**Problem to solve:** In the entries below, find the line with "Energy efficiency" and the line with "Industry Coordination/Consolidation". Reproduce those two lines and every line between them exactly, and nothing more.

Saved data entries:
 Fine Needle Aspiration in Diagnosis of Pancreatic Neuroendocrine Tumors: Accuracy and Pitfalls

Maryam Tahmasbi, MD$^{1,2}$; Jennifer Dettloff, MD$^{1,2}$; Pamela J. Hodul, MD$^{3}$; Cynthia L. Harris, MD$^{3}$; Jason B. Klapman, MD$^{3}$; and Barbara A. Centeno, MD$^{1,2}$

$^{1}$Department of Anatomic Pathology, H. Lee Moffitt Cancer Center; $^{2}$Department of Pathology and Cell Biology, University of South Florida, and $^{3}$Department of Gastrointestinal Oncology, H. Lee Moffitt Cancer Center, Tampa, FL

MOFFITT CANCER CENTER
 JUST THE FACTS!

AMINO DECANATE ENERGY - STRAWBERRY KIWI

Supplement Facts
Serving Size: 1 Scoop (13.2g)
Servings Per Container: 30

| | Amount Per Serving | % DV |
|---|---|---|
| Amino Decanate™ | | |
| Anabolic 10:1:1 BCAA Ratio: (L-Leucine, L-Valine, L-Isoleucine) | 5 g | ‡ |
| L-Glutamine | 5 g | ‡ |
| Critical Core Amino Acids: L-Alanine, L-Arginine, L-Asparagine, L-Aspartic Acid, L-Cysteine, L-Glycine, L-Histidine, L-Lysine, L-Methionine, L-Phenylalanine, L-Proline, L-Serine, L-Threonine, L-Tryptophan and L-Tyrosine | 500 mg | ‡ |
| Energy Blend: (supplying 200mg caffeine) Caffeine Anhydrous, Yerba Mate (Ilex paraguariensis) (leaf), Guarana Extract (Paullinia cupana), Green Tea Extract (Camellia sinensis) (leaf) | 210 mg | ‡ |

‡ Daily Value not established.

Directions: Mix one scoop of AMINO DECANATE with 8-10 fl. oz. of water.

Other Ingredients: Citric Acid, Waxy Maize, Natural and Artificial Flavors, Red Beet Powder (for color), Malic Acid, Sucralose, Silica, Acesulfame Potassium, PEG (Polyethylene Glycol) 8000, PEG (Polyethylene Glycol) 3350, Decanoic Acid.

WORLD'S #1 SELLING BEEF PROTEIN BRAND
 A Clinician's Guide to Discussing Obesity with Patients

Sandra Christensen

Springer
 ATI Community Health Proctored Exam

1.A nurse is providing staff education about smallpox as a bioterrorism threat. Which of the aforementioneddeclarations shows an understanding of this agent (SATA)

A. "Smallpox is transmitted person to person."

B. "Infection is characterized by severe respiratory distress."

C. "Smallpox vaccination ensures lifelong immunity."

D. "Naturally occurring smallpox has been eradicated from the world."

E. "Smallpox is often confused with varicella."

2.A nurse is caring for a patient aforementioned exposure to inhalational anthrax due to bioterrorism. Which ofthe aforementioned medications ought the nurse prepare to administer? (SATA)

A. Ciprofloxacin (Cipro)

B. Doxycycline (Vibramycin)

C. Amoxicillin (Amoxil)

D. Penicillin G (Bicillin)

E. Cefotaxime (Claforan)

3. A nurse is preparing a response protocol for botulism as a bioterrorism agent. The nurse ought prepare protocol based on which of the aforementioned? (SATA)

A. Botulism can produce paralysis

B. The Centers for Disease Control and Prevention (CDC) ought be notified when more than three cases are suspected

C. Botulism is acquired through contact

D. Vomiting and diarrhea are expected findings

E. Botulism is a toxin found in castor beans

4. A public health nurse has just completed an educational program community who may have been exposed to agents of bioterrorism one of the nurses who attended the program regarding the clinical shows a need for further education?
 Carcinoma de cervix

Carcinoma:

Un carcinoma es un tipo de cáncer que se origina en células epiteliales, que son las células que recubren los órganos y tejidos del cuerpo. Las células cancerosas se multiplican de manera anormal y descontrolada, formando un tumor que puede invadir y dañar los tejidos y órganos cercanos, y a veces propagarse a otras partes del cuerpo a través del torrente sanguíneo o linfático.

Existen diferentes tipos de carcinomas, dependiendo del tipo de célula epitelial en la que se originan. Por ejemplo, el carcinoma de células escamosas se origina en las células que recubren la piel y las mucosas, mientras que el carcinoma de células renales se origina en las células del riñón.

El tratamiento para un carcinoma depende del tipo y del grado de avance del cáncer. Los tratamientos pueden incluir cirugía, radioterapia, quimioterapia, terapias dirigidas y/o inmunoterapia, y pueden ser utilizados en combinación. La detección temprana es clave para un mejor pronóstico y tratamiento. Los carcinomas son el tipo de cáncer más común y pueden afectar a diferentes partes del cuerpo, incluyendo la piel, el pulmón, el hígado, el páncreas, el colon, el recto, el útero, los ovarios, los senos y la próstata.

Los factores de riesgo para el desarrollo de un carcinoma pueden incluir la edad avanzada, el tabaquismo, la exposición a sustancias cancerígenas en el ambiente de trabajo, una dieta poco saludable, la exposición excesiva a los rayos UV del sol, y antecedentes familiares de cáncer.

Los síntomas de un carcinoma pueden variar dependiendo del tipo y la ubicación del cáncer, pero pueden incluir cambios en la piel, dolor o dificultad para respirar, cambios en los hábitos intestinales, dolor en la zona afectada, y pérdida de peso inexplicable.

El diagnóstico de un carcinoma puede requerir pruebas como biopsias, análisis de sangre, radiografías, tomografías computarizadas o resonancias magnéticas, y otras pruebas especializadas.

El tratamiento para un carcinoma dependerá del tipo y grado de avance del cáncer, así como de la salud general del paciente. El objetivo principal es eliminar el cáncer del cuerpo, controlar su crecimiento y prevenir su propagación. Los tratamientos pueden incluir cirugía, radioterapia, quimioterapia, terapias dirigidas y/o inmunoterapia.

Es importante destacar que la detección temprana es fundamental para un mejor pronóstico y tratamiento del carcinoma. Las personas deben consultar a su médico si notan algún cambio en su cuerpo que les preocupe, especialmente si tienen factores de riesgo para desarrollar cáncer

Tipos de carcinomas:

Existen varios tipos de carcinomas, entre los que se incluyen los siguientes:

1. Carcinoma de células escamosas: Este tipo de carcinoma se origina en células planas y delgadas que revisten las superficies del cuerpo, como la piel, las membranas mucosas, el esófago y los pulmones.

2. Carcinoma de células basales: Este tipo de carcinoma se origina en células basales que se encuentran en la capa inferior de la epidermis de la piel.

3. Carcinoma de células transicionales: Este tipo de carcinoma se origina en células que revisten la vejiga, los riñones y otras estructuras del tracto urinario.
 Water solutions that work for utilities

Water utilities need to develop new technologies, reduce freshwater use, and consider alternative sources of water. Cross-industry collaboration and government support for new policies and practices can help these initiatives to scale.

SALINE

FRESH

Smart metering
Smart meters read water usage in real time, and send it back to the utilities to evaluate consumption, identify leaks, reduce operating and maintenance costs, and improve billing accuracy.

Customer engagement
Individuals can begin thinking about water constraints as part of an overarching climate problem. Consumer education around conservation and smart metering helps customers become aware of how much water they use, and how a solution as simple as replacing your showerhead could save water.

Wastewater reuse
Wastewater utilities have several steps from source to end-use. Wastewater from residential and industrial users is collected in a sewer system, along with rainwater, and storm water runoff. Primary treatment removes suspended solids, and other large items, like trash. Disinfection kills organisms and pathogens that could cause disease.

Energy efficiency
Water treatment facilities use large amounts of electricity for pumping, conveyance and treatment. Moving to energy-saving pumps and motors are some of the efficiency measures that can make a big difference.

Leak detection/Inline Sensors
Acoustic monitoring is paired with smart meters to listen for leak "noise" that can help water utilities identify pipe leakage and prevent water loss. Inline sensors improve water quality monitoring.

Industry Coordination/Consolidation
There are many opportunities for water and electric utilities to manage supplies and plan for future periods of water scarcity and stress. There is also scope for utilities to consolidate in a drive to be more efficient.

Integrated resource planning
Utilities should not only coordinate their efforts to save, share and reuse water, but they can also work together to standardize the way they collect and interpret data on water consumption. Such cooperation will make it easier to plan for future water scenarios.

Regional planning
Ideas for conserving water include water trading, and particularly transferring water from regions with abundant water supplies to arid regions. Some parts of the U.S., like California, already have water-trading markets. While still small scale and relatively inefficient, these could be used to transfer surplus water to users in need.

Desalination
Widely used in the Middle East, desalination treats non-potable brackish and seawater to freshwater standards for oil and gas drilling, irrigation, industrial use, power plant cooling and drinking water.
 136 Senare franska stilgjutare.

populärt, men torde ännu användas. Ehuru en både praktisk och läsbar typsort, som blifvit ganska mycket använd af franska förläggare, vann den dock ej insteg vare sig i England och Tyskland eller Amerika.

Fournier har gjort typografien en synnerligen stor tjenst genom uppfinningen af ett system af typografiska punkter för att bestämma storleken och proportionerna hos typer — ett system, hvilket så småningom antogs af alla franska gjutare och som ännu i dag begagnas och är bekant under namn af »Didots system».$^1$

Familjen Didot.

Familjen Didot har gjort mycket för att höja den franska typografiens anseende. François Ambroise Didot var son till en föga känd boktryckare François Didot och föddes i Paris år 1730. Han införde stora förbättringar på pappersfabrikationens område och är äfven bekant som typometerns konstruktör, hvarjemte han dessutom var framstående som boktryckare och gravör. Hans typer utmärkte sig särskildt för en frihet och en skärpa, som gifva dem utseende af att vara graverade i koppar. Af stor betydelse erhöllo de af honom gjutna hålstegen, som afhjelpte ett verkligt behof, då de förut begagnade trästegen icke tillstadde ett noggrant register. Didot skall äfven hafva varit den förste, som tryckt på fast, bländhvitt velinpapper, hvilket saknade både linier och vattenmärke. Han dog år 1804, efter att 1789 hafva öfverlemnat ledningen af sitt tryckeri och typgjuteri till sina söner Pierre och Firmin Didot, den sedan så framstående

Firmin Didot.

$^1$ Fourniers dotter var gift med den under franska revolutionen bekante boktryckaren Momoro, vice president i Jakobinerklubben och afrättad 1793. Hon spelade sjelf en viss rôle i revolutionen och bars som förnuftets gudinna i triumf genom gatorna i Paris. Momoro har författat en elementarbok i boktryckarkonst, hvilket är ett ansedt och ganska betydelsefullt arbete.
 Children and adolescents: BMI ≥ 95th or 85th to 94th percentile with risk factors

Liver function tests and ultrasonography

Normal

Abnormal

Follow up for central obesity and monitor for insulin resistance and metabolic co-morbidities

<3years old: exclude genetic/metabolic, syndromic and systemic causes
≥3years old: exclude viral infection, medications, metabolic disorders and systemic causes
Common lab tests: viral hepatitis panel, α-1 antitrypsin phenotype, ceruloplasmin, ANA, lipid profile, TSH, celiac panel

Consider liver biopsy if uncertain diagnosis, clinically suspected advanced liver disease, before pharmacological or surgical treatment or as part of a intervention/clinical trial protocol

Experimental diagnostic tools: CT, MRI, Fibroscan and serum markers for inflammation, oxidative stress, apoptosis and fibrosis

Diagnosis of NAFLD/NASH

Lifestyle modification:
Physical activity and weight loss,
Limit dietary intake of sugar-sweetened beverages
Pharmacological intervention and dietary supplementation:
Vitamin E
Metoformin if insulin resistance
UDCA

**Written reply:**
Energy efficiency
Water treatment facilities use large amounts of electricity for pumping, conveyance and treatment. Moving to energy-saving pumps and motors are some of the efficiency measures that can make a big difference.

Leak detection/Inline Sensors
Acoustic monitoring is paired with smart meters to listen for leak "noise" that can help water utilities identify pipe leakage and prevent water loss. Inline sensors improve water quality monitoring.

Industry Coordination/Consolidation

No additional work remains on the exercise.